- [Task material]
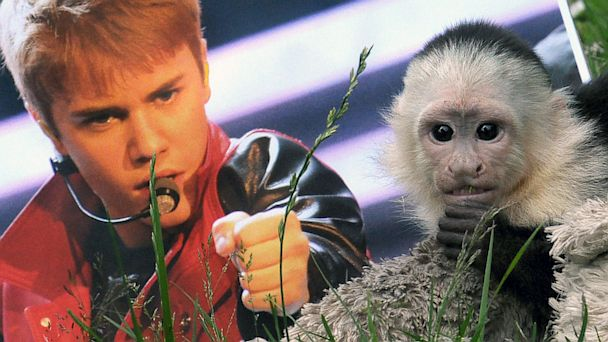 PHOTO: Mally the monkey with photo of Justin Bieber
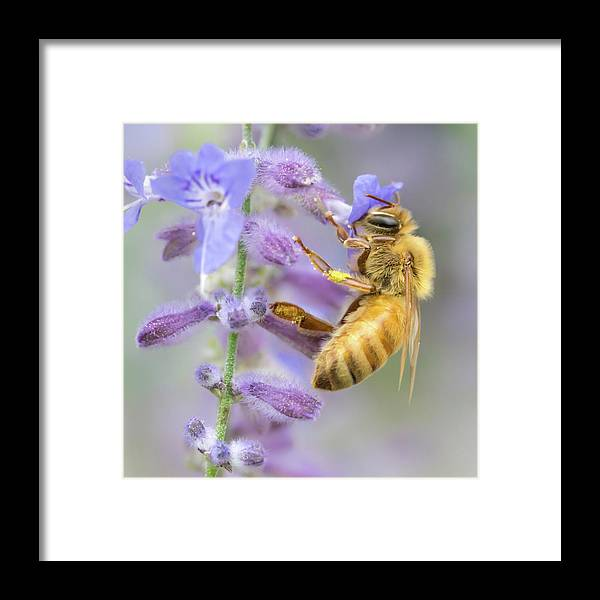 Apidae Framed Print featuring the photograph Honey bee 2 by Jim Hughes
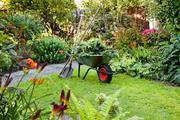 Gardening Contractor in Chelmsford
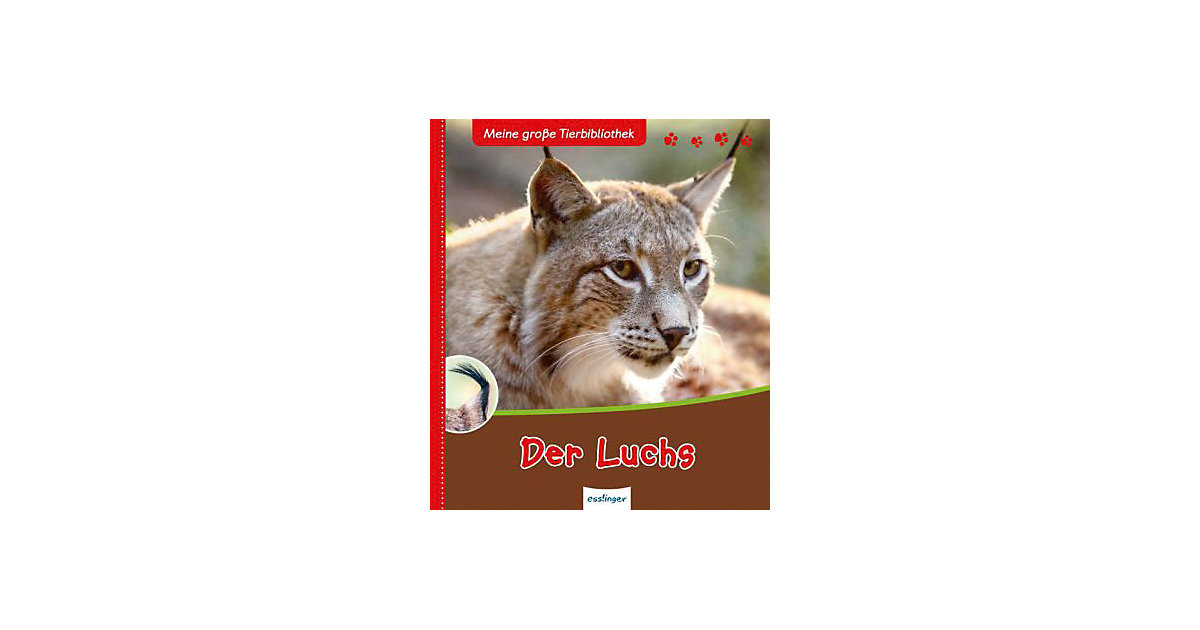 Meine große Tierbibliothek: Der Luchs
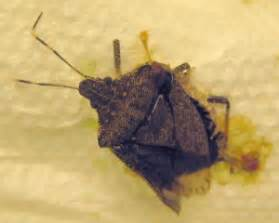 correction brown marmorated stink bug  tree stink bug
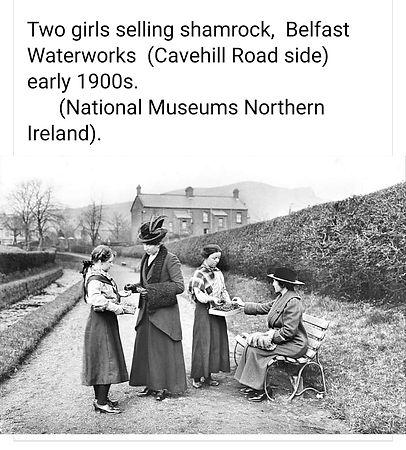 Waterworks St Patrick 1900.jpeg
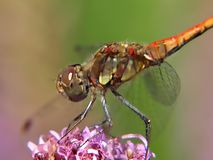 Makro einer lächelnden Heidelibelle, die auf einer Blume sitzt lizenzfreies stockfoto
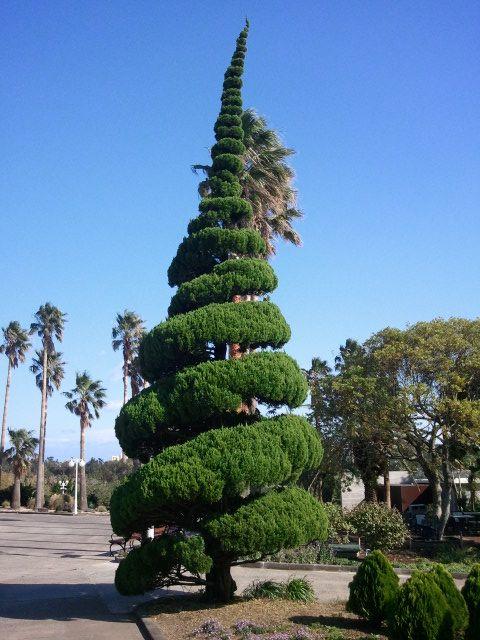 ogrod-japonski-korea-drzewa-topiary2.jpg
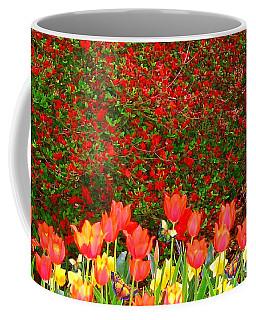 Red Tulip Flowers Coffee Mug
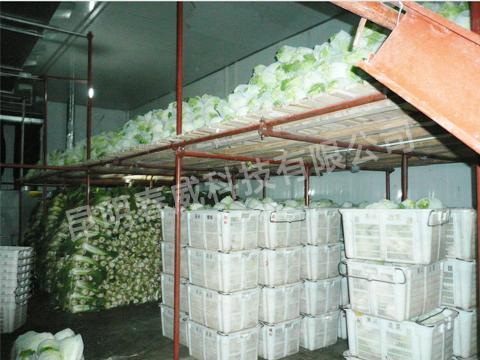 小型蔬菜冷库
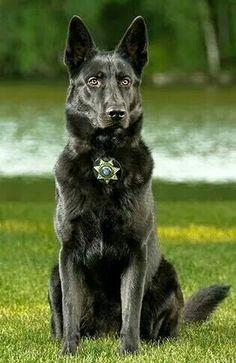 What a beauty . . . . Law Enforcement Today www.lawenforcementtoday.com
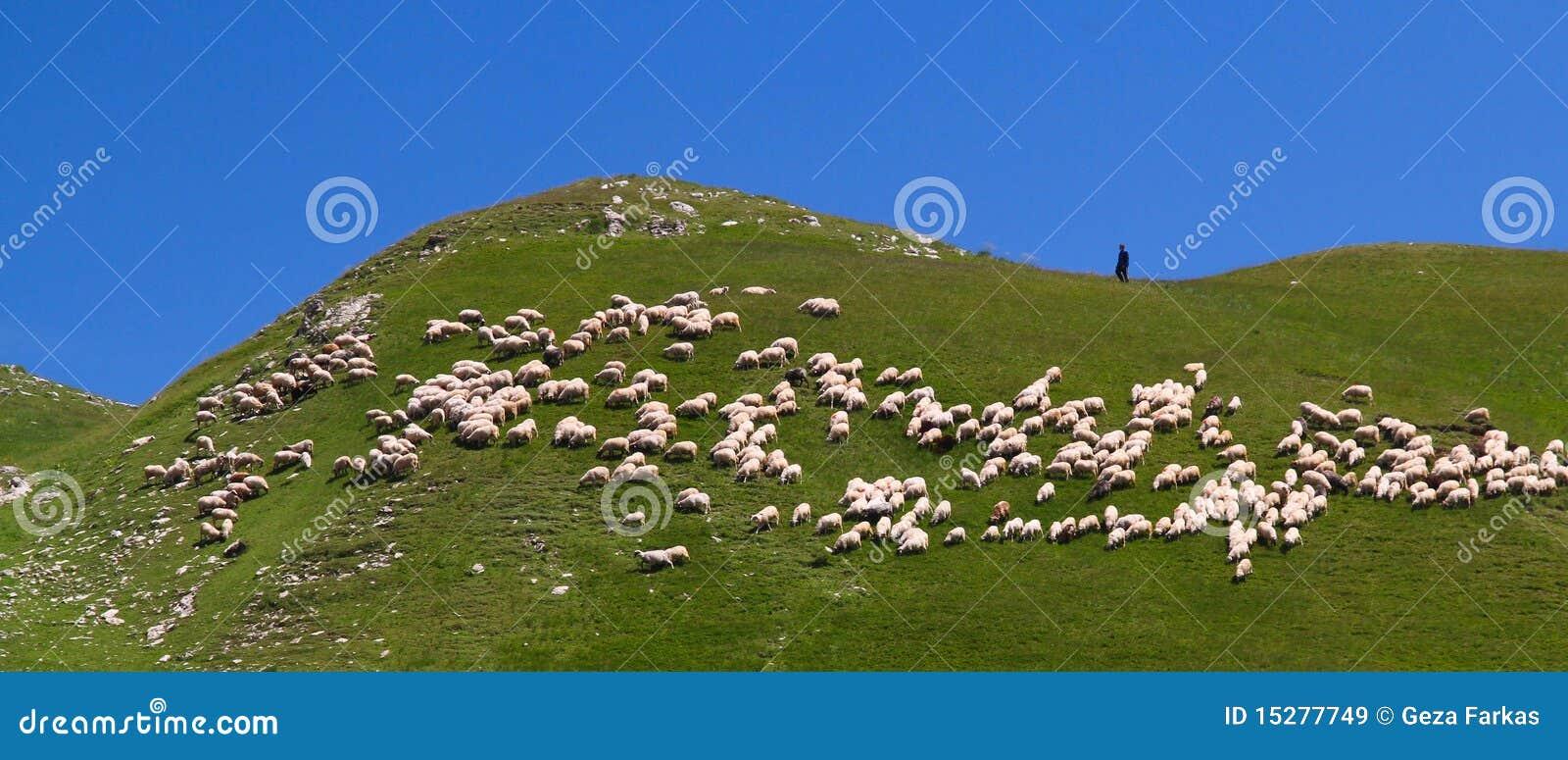 Pastore e la sua moltitudine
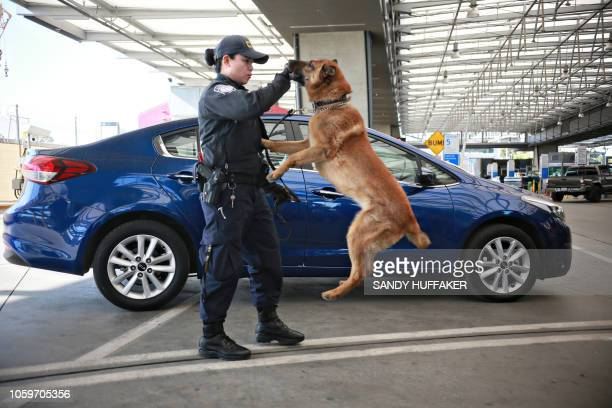 Mary, a drug sniffing shephard, gets a treat from her owner at an inspection station at the Port of Entry along the United States-Mexico border in...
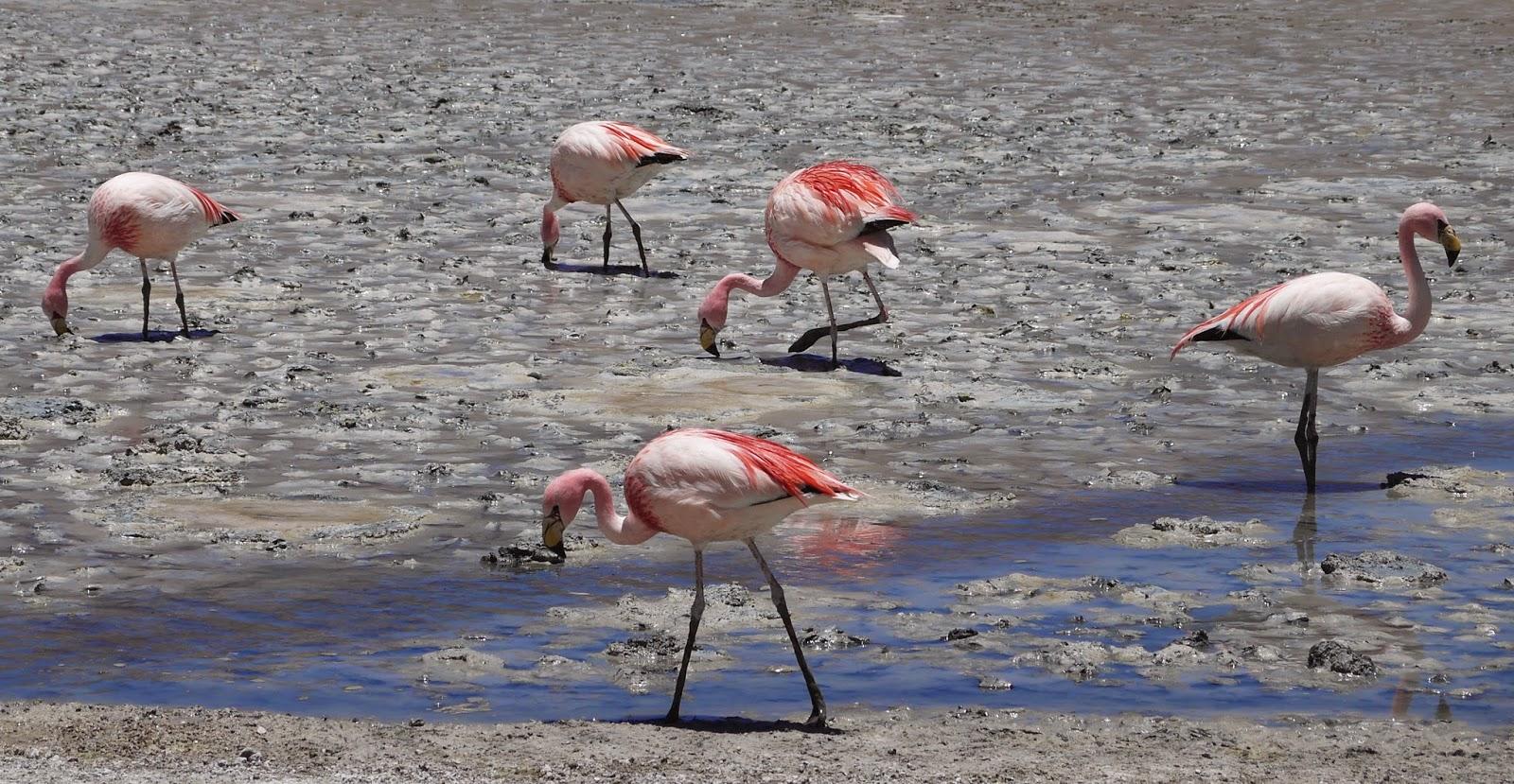 Davidin Geyiği - birinde dört hayvan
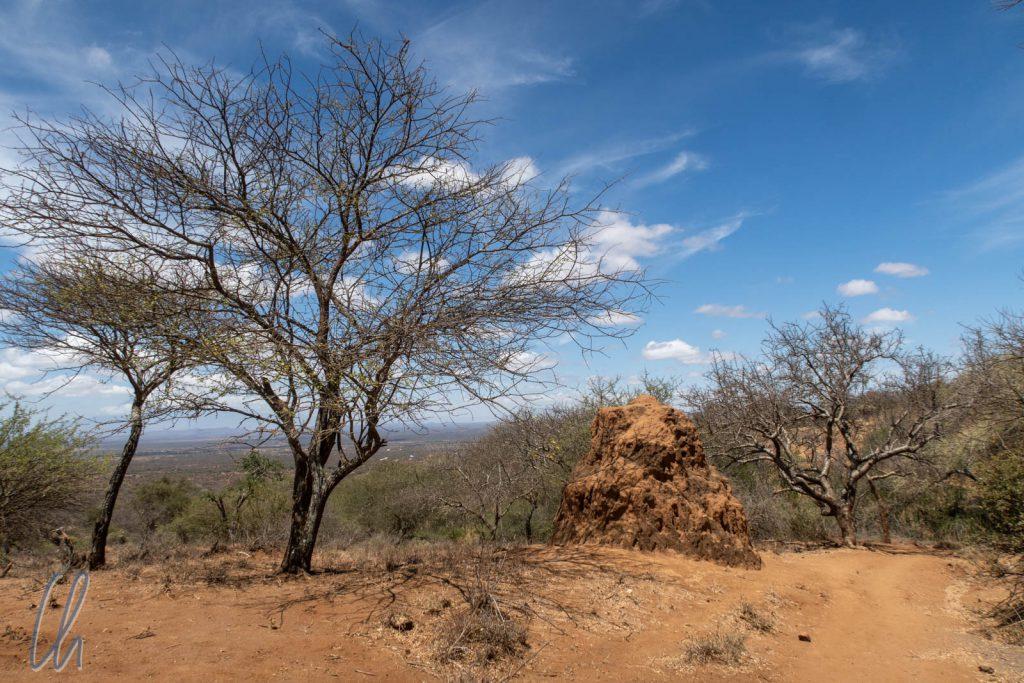 Im Norden von Tansania, nahe der Grenze zu Kenia, ist das Land trocken und nur ein bisschen grün.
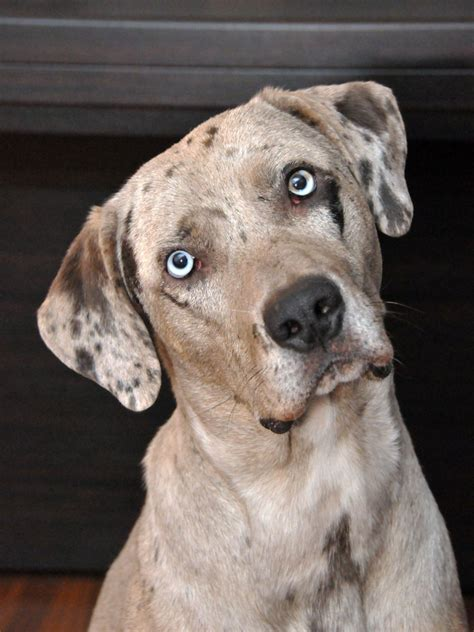 louisiana catahoula leopard dog diary
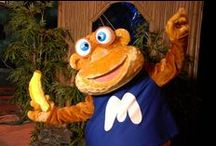Matcham Monkey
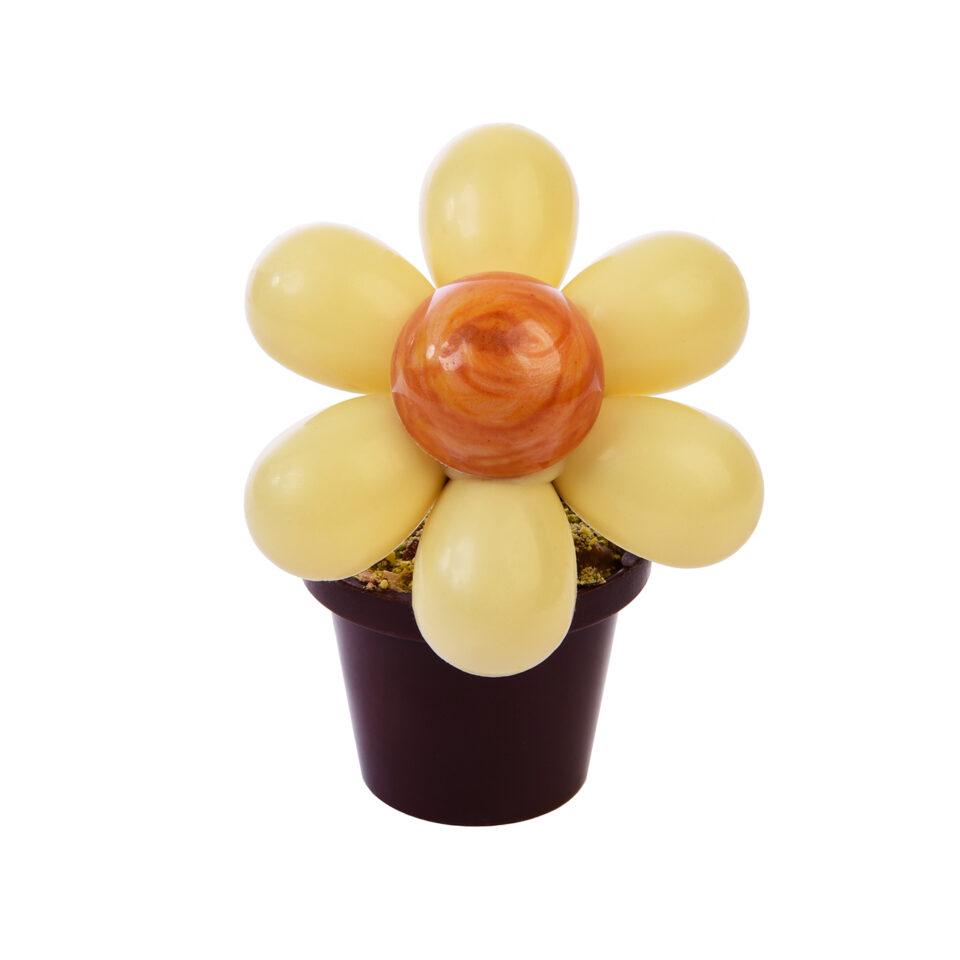 Fleur en chocolat Carré Noir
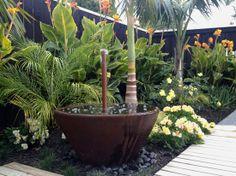 Alstromeria intecancha series, canna, carpet rose, palms, acorus ogon, ligularia, black taro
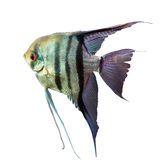Striped fish with long fins Royalty Free Stock Photography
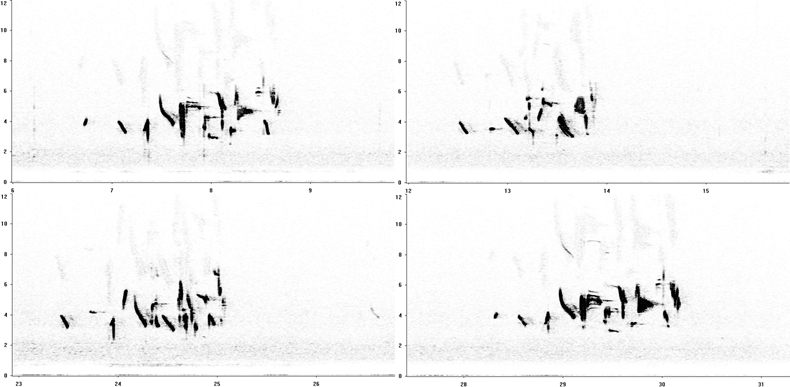 Sonogram of Shore Lark song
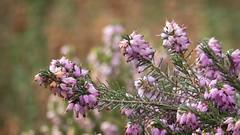 Flowery Fusillade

- [Directions for this task] What you produce must match the listing word for word, with no images in it.

- [Task answer]
 PHOTO: Mally the monkey with photo of Justin Bieber
 Apidae Framed Print featuring the photograph Honey bee 2 by Jim Hughes
 Gardening Contractor in Chelmsford
 Meine große Tierbibliothek: Der Luchs
 correction brown marmorated stink bug  tree stink bug
 Waterworks St Patrick 1900.jpeg
 Makro einer lächelnden Heidelibelle, die auf einer Blume sitzt lizenzfreies stockfoto
 ogrod-japonski-korea-drzewa-topiary2.jpg
 Red Tulip Flowers Coffee Mug
 小型蔬菜冷库
 What a beauty . . . . Law Enforcement Today www.lawenforcementtoday.com
 Pastore e la sua moltitudine
 Mary, a drug sniffing shephard, gets a treat from her owner at an inspection station at the Port of Entry along the United States-Mexico border in...
 Davidin Geyiği - birinde dört hayvan
 Im Norden von Tansania, nahe der Grenze zu Kenia, ist das Land trocken und nur ein bisschen grün.
 louisiana catahoula leopard dog diary
Matcham Monkey
 Fleur en chocolat Carré Noir
 Alstromeria intecancha series, canna, carpet rose, palms, acorus ogon, ligularia, black taro
Striped fish with long fins Royalty Free Stock Photography
 Sonogram of Shore Lark song
 Flowery Fusillade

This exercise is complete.